--- DATA FOR THIS TASK Enclosed Below ---

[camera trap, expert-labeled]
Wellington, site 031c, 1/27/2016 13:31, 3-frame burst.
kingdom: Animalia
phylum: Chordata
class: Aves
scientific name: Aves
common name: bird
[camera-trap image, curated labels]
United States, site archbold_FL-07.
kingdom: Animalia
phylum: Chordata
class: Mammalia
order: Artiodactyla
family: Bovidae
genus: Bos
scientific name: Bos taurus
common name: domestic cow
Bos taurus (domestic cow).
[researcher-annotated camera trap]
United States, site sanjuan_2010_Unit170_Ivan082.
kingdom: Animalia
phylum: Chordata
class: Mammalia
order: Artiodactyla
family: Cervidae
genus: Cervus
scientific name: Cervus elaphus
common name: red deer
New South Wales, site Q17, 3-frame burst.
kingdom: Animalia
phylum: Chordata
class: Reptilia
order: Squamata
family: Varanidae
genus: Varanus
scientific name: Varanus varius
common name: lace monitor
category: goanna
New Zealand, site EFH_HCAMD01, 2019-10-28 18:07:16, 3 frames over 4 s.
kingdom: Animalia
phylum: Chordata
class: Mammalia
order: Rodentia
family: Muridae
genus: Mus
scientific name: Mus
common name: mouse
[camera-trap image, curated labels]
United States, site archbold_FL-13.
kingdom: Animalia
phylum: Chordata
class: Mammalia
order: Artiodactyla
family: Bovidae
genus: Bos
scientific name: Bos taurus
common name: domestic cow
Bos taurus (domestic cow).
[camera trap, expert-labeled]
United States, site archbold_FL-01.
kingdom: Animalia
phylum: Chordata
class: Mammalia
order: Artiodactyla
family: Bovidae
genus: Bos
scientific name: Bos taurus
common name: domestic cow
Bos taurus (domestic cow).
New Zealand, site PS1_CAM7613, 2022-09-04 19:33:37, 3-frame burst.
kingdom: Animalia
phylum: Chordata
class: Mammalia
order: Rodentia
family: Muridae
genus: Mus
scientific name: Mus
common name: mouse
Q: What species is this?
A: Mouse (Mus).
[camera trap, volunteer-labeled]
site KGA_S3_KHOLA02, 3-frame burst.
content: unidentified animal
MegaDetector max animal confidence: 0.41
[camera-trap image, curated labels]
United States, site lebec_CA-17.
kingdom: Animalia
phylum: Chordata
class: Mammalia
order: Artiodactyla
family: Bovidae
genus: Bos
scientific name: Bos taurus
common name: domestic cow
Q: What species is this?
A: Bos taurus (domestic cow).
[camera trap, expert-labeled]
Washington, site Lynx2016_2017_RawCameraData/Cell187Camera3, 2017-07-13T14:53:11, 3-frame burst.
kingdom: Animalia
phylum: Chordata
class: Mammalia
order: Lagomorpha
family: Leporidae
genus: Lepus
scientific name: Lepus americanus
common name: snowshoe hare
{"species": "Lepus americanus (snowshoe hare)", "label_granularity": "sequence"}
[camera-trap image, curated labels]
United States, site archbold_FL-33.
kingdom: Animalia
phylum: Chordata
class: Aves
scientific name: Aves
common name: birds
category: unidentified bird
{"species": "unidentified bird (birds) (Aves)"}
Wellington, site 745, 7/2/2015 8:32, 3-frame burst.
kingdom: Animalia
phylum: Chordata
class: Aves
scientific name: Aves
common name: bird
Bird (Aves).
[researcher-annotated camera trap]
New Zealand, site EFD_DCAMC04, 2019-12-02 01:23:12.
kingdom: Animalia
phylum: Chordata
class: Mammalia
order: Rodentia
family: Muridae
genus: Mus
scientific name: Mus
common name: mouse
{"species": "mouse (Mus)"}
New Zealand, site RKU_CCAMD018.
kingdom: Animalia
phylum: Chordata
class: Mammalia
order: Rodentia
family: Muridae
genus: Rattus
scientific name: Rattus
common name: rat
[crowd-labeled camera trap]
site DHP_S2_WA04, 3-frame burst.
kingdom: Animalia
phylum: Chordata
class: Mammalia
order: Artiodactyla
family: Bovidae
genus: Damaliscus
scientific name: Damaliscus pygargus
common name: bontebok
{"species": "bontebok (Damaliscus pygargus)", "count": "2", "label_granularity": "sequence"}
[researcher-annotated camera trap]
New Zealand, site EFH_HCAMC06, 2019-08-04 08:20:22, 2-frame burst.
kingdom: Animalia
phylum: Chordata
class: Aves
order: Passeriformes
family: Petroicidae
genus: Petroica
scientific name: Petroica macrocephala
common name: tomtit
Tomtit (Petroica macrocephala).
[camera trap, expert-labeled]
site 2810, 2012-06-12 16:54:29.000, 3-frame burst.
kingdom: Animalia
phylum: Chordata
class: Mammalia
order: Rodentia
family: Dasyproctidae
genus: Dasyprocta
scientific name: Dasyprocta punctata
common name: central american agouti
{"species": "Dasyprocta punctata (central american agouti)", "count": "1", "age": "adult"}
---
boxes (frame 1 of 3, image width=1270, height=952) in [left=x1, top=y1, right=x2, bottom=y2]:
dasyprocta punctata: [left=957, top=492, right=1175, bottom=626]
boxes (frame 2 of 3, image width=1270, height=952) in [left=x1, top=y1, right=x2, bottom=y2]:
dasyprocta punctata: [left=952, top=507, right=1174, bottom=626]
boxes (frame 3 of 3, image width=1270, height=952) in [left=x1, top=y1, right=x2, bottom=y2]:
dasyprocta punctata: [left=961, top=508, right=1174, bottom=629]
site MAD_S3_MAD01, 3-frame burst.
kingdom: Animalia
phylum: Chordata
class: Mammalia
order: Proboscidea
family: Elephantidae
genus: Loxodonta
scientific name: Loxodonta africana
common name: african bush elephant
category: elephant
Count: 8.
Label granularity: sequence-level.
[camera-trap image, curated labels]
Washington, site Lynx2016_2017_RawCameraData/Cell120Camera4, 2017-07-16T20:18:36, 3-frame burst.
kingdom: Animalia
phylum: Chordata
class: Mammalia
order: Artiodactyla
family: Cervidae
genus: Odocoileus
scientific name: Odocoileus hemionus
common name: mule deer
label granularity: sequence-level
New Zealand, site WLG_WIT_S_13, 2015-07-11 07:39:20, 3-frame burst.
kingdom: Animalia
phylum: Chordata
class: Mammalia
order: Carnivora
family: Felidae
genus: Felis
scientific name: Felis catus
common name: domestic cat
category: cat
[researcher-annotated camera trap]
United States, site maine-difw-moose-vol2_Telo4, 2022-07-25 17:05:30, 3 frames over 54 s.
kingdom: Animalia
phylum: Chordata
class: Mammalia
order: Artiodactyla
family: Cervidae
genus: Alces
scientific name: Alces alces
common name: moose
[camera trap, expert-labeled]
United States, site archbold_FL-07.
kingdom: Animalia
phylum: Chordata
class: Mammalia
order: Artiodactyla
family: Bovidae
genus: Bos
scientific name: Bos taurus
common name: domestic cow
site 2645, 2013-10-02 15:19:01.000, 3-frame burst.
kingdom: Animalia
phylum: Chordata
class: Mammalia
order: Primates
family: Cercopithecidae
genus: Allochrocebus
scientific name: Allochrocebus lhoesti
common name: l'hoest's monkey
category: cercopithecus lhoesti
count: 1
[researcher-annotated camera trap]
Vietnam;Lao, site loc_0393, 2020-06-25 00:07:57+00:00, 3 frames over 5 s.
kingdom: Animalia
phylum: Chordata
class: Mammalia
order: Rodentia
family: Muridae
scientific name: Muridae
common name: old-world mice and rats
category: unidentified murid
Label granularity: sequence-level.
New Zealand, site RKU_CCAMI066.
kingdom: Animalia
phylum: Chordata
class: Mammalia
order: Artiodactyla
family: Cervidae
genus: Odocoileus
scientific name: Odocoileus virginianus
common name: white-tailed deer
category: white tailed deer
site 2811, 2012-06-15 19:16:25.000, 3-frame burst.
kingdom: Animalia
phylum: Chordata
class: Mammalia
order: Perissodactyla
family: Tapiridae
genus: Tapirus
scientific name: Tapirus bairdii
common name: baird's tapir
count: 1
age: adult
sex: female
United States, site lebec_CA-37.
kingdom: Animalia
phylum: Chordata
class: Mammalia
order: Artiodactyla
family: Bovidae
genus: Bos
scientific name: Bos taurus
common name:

--- End of Enclosed DATA FOR THIS TASK ---

| PROBLEM DESCRIPTION |
From the records above, count the lines in which the string "unidentified" is found, and answer with the number alone.

| RESULT |
4